QUOTED PASSAGE =
[START]

I recently finished reading Shane Claiborne's The Irresistible Revolution: living as an ordinary radical. I hope many of you have already heard the sad news about Shane and The Simple Way community that he started in Philadelphia - on June 21st a 7-alarm fire completely destroyed the community and several other homes in the area. You can visit The Simple Way's website to donate or see other ways to help rebuild.

Shane's book is a sort of autobiography, and a call to discipleship (and revolution?!). The style is very readable - it is a story, narrative. A quick read (although I managed to drag it out over a few months - but that's because I wasn't reading it, not because it took a long time to read!)

What's frustrating about this book:
  • I find Shane's logic sometimes over-simplistic. He tends to simplify the viewpoints of people he's referring to, identifying liberals and conservatives in ways I don't think do service to liberals or conservatives.
  • Shane uses the words "giggle," "bubbles," and "sidewalk chalk" more than I can bear. A lot more. I'm a cynic. I'm sarcastic. I can't take it. It's too much!
  • Shane writes of his journeying in much the same way that the apostle Paul writes of his. That's all I want to say about that.

[END]

INFORMATION SUPPLIED =
[START]

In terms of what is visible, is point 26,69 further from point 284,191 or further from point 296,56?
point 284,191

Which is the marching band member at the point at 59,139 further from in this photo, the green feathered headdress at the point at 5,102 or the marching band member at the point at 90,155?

[END]

SET PROBLEM A = In the book review of The Irresistible Revolution, which three words or phrases does the reviewer say Shane uses more than the reviewer can bear?
SET PROBLEM B = Carry on writing the book review of The Irresistible Revolution, picking up right after its final line.

REPLY A = "Giggle," "bubbles," and "sidewalk chalk."

REPLY B =
What's good about this book:
  • Shane talks about and is part of the new monasticism movement. You can read about the principles of new monasticism here.
  • Primarily, and most importantly/overshadowing-any-flaws, Shane is clearly getting it done. Whatever else I think about the book, or how it is written, or his style, etc., what Shane is doing, so far as I can tell, is being an authentic disciple. He's actually doing that stuff Jesus talks about, and that's not something I feel I can claim for myself most days, from the comfort of my pastor's life and pretty parsonage. Shane's example is a challenge to me, and I like a good challenge.

I think the book is worth a read, because it certainly requires asking yourself how you actually are (or are not) responding to the call of discipleship of Jesus. And especially keep Shane and community in your thoughts as they work to recover from the fire.

Comments

Anonymous said…
I loved this post...especially as I read what you found frustrating!!
That's my girl!
karen said…
Thanks for posting this, kiddo. Shane was a student of one of my personal heroes, Tony Campolo (whom your mom & got to meet!) and I got to hear all about his work in Philly from Tony. I had no idea about the fire and as soon as fiscally possible plan on making a donation!
karen said…
that, of course, was suppose to read "whom your mom & I got to meet"!
Jeff Nelson said…
"Shane writes of his journeying in much the same way that the apostle Paul writes of his. That's all I want to say about that."

Heh. I get it.

Still, this is one of the most convicting books I've read in a while. Loved it.
Anonymous said…
I just finished, too, and I'm praying and keeping my eyes open for the little things that may be the start of something God has in mind. I'll be flipping through the pages in the next few days and writing about what I've underlined on my own blog.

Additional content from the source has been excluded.